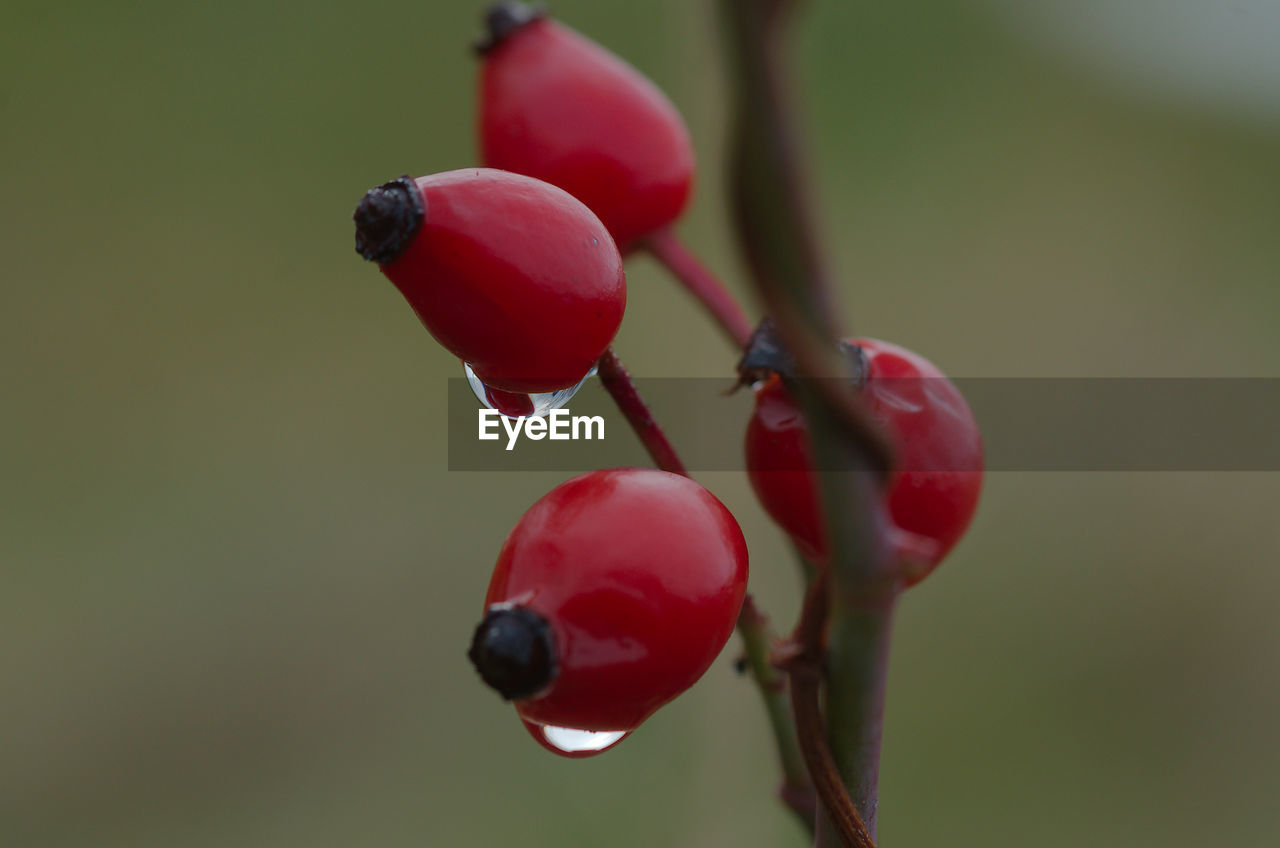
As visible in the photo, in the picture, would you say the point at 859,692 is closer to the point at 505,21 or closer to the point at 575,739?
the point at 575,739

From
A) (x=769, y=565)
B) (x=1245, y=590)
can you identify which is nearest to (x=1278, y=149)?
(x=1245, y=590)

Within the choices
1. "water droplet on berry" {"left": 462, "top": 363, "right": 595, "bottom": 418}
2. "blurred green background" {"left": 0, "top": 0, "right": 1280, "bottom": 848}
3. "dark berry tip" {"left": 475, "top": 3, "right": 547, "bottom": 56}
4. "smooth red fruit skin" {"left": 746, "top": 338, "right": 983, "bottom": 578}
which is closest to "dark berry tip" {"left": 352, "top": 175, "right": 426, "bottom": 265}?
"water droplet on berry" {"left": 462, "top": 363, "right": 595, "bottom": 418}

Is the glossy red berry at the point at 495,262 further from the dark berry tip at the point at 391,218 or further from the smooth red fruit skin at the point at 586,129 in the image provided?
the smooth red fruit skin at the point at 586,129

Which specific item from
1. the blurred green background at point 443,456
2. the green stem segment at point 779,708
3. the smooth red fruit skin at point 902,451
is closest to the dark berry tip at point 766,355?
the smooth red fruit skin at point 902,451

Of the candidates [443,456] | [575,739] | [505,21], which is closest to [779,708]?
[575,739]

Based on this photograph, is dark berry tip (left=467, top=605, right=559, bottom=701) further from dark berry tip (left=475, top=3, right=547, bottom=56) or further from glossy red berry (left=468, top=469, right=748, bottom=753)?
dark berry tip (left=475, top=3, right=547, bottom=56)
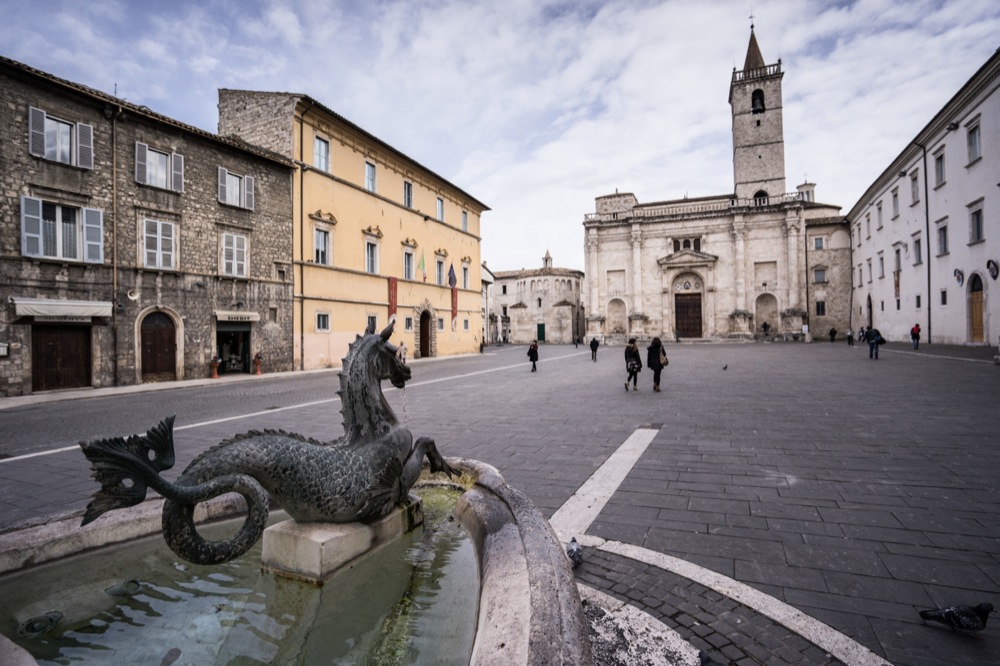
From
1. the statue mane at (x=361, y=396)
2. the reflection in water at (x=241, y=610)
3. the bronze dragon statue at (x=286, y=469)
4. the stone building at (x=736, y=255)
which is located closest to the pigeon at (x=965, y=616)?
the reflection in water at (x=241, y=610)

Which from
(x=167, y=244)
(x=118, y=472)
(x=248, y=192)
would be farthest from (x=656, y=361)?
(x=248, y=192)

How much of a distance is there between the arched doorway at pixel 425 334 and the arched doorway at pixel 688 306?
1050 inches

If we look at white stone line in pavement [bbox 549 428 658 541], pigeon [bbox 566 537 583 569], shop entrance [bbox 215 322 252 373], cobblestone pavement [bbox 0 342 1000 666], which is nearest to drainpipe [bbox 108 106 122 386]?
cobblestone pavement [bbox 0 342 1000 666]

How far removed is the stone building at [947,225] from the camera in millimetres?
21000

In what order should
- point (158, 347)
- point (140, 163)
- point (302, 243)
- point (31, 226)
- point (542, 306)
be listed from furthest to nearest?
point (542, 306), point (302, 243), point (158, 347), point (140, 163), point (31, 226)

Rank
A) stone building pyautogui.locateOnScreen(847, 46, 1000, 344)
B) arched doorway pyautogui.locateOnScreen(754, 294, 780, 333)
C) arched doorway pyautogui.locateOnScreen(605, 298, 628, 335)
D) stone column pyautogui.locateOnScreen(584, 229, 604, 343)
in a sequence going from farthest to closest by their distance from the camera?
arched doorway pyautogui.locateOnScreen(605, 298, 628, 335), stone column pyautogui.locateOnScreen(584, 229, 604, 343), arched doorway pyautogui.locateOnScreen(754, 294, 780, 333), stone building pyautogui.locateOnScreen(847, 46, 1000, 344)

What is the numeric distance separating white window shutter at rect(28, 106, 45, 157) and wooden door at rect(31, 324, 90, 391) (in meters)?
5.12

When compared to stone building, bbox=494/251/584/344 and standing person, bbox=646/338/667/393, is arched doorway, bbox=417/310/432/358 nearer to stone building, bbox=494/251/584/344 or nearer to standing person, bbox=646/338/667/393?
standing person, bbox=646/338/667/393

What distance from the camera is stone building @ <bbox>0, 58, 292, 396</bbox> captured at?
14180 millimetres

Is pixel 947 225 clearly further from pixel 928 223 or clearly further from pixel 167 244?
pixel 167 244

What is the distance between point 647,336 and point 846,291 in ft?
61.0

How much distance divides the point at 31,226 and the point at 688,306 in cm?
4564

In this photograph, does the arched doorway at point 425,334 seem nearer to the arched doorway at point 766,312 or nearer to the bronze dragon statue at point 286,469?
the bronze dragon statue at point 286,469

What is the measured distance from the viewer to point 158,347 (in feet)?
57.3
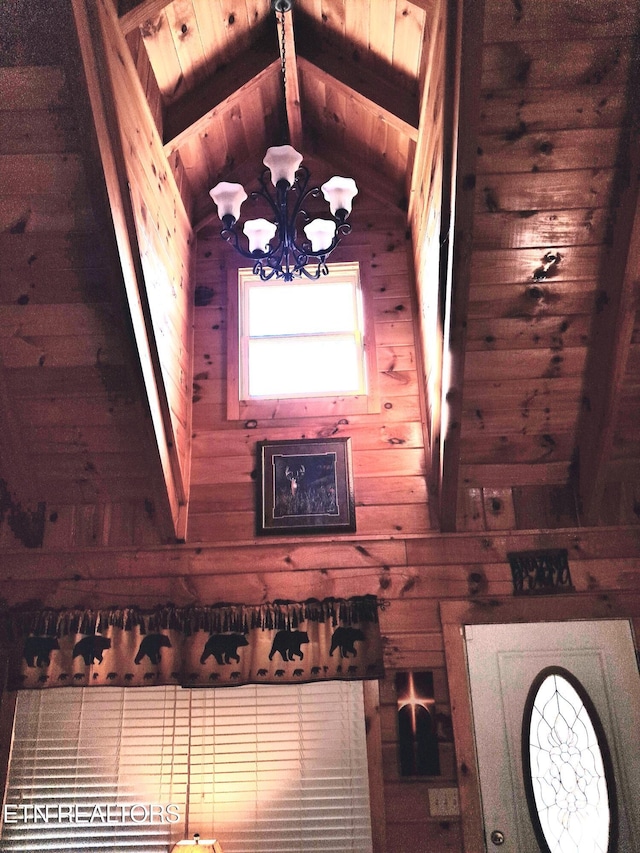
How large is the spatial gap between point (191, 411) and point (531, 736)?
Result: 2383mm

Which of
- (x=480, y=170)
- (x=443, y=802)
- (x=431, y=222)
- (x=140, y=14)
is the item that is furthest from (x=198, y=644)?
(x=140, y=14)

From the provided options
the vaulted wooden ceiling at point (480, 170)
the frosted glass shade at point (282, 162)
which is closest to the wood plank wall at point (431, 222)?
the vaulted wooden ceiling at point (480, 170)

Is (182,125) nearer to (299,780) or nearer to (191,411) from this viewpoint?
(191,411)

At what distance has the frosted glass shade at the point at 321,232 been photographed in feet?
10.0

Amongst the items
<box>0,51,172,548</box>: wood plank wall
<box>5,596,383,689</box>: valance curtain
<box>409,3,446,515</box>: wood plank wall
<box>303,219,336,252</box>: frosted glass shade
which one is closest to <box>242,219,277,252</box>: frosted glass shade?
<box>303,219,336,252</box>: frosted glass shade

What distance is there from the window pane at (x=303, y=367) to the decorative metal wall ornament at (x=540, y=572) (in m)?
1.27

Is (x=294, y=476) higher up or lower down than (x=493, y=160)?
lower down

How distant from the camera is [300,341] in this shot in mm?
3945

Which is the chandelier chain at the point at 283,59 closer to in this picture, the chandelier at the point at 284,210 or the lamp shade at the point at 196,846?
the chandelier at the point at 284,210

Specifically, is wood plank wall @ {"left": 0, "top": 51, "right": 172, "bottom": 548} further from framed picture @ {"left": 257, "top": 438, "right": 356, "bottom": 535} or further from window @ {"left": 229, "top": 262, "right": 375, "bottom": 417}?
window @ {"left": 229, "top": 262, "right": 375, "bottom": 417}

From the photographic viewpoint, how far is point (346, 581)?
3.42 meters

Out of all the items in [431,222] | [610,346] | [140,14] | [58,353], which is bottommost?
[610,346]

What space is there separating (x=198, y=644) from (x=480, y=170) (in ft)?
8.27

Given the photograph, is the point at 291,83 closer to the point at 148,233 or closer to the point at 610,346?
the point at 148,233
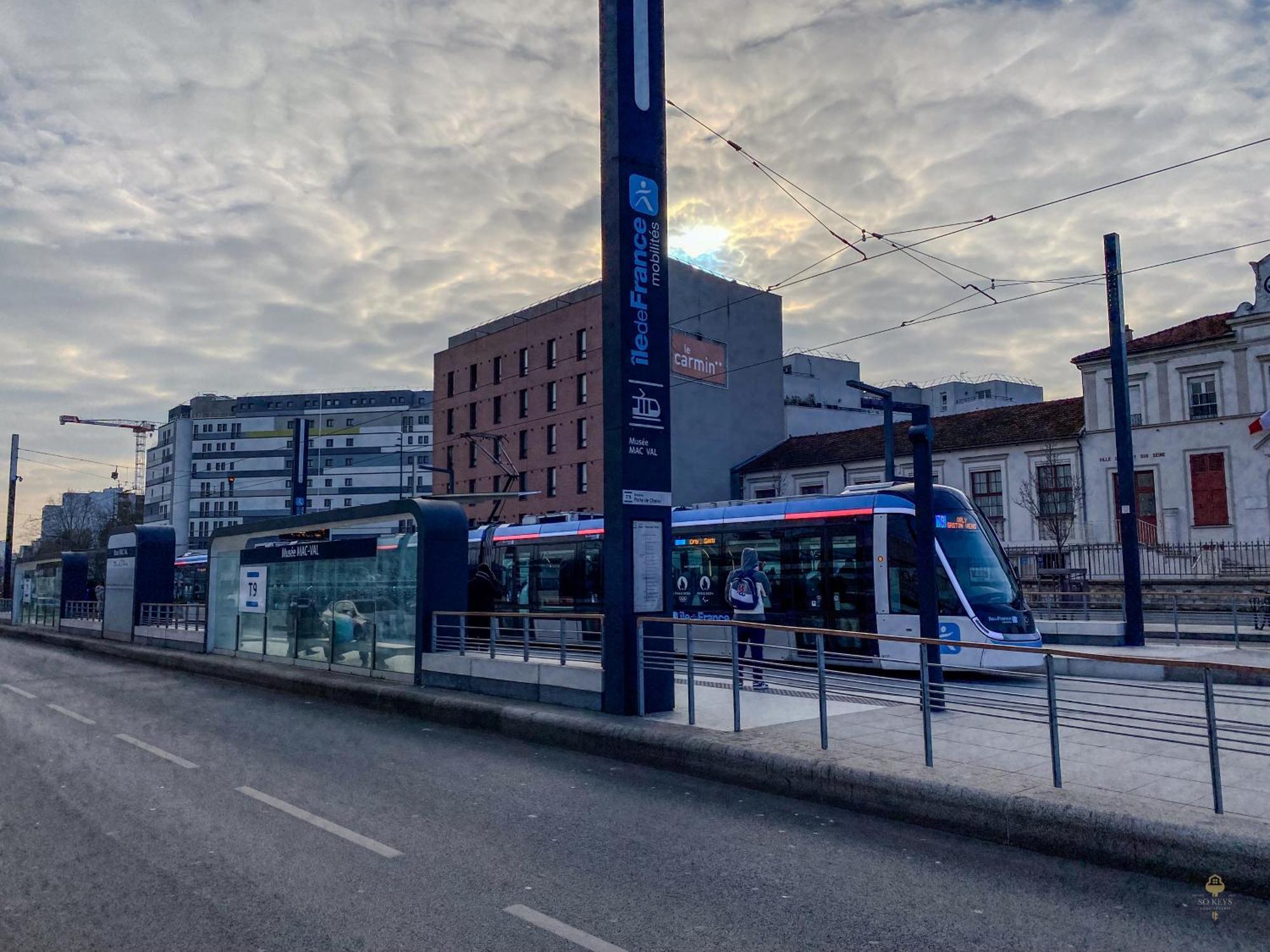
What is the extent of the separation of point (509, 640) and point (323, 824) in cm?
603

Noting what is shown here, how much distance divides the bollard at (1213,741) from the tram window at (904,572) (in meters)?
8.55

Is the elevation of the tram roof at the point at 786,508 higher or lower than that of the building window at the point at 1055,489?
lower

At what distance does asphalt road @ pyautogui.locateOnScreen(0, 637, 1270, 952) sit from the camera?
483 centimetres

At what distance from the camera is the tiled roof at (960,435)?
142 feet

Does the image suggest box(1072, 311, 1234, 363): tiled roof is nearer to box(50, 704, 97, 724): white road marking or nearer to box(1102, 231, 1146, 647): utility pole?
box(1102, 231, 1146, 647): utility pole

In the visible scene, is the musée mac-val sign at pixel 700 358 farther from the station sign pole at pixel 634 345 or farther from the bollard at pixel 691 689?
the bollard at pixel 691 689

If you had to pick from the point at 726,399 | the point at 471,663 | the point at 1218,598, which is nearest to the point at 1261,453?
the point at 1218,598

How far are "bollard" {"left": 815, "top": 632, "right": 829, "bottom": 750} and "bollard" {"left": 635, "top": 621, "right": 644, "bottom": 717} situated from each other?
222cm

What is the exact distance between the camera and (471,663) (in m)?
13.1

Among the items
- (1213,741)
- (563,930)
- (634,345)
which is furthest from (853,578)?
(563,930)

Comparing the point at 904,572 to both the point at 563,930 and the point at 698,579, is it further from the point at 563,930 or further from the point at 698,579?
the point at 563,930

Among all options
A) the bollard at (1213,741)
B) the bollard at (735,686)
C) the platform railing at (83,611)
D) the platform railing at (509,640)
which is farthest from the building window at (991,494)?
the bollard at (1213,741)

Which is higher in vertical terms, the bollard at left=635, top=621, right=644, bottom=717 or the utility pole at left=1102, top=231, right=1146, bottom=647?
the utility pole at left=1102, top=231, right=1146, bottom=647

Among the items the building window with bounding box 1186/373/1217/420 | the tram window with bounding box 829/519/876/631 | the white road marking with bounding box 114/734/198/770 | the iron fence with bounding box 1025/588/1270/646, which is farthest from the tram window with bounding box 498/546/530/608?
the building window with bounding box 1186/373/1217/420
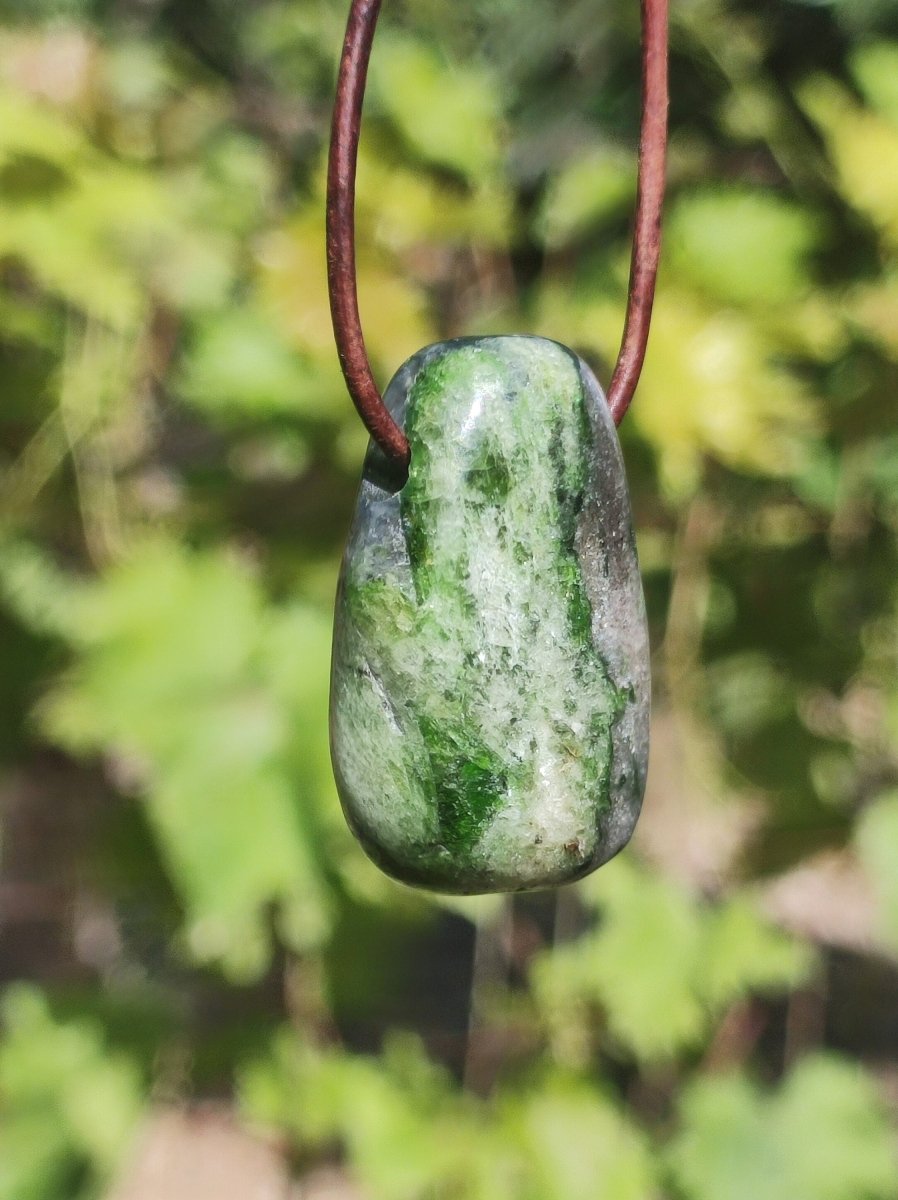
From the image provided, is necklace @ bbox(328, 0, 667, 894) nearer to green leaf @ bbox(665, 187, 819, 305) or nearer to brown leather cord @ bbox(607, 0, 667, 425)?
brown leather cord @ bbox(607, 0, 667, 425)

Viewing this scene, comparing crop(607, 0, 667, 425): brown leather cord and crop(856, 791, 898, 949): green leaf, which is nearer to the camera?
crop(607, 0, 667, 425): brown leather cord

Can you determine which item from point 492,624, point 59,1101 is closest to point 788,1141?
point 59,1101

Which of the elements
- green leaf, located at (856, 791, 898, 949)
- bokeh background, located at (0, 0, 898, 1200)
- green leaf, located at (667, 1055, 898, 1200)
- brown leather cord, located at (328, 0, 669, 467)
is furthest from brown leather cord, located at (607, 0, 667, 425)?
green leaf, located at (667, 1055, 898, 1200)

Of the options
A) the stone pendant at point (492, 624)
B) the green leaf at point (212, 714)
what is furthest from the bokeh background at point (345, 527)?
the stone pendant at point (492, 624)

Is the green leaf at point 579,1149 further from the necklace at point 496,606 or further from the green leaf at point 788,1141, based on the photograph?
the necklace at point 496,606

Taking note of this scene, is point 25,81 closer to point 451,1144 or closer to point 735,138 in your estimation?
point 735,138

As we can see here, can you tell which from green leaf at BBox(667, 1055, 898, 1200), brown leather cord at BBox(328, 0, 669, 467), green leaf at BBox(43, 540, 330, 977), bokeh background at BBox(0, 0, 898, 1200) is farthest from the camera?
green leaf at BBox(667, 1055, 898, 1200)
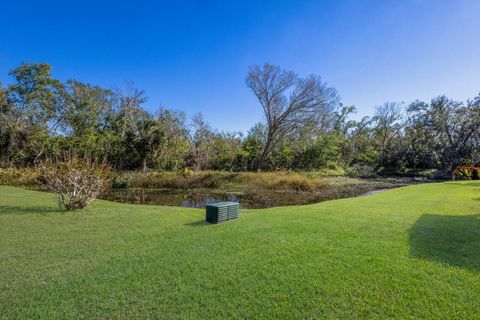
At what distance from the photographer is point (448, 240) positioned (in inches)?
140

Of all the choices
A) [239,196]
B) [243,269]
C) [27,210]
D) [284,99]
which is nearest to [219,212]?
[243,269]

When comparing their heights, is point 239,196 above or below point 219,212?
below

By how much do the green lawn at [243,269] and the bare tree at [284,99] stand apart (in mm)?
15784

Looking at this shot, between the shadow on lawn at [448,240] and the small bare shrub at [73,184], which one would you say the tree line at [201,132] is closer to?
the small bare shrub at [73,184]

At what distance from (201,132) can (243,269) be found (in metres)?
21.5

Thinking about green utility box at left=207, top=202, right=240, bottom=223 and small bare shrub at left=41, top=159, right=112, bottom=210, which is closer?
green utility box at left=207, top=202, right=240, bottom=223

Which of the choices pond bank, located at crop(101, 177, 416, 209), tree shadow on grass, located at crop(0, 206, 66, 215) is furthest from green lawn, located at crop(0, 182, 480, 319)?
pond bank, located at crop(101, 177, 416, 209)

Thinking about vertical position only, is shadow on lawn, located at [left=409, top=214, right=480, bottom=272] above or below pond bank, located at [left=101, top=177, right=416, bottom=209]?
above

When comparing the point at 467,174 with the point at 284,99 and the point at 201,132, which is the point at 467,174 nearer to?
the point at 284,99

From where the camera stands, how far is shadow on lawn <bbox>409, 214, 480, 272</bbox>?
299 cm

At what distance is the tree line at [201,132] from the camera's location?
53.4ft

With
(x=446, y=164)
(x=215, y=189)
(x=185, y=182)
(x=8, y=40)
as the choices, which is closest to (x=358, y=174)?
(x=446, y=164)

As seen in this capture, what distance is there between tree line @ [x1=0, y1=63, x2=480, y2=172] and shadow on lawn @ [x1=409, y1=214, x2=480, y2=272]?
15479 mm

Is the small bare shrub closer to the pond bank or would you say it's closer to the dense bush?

*-*-*

## To do:
Please transcribe the part of the listing that opens with the line containing "When comparing the point" and closes with the final line of the listing, keeping every character unchanged and including both of those lines.

## Output of the exercise:
When comparing the point at 467,174 with the point at 284,99 and the point at 201,132, which is the point at 467,174 nearer to?
the point at 284,99

From where the camera stands, how far is shadow on lawn <bbox>409, 214, 480, 272</bbox>?
299 cm

At what distance is the tree line at [201,132] from the camera's location?
53.4ft

With
(x=446, y=164)
(x=215, y=189)
(x=185, y=182)
(x=8, y=40)
as the choices, which is closest to (x=358, y=174)?
(x=446, y=164)

As seen in this capture, what distance is there between tree line @ [x1=0, y1=63, x2=480, y2=172] and shadow on lawn @ [x1=409, y1=214, x2=480, y2=272]?
15479 mm

Is the small bare shrub closer to the pond bank or would you say it's closer to the dense bush?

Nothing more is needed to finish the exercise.